** Aim of the exercise **
Repeat exactly the lines below from the line that contains "Secretario general de" to the last line, inclusive, without the pictures.

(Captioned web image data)
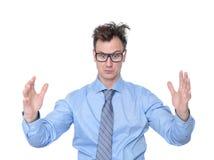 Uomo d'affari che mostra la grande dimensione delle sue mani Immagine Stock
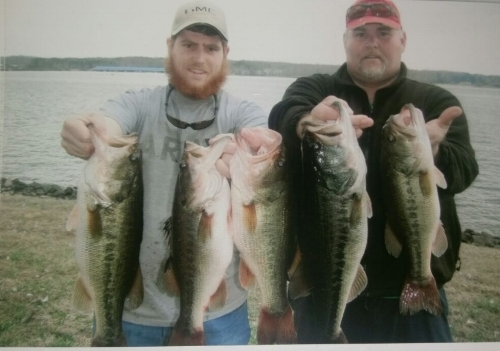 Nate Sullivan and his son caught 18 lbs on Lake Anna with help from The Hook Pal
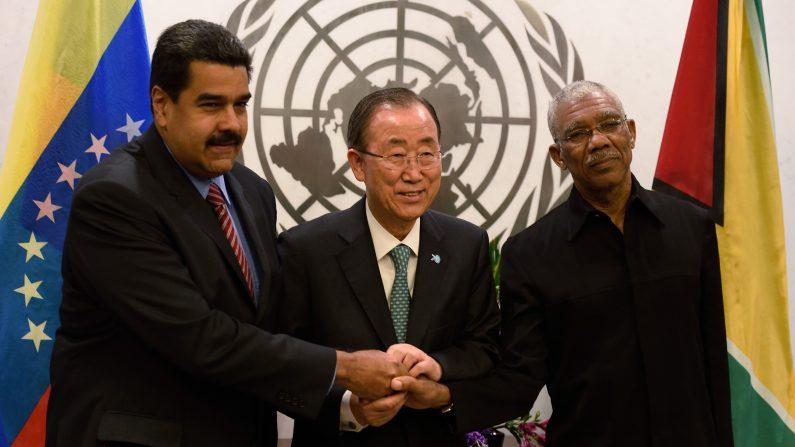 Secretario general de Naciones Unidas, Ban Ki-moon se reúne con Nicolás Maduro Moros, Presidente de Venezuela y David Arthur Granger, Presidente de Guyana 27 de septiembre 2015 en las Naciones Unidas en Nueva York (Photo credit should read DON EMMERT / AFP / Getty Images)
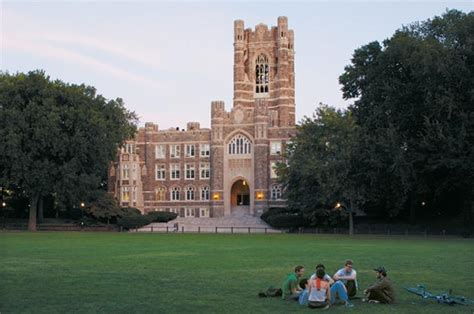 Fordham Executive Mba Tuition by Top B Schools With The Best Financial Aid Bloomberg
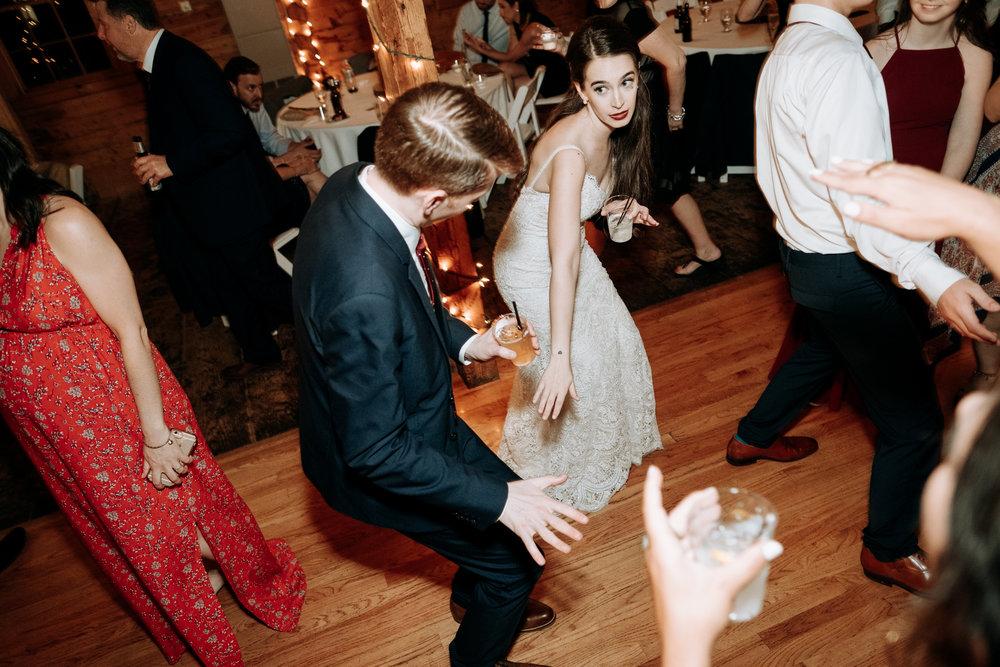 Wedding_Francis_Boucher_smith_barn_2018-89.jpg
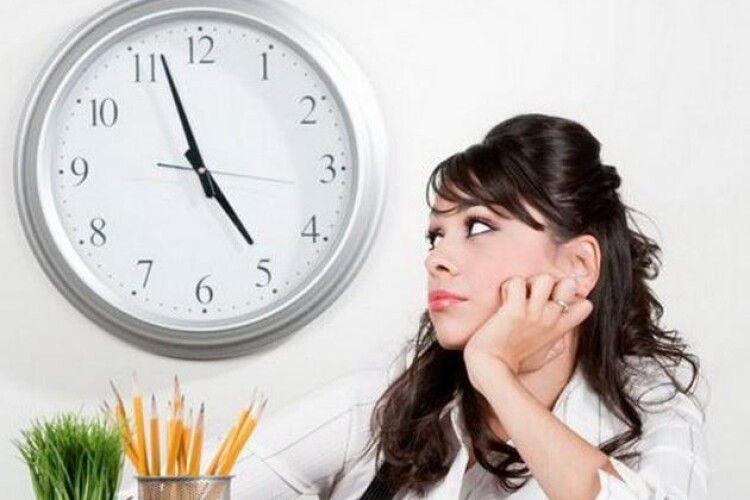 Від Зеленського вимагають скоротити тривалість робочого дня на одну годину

** Answer to this task **
 Secretario general de Naciones Unidas, Ban Ki-moon se reúne con Nicolás Maduro Moros, Presidente de Venezuela y David Arthur Granger, Presidente de Guyana 27 de septiembre 2015 en las Naciones Unidas en Nueva York (Photo credit should read DON EMMERT / AFP / Getty Images)
 Fordham Executive Mba Tuition by Top B Schools With The Best Financial Aid Bloomberg
 Wedding_Francis_Boucher_smith_barn_2018-89.jpg
 Від Зеленського вимагають скоротити тривалість робочого дня на одну годину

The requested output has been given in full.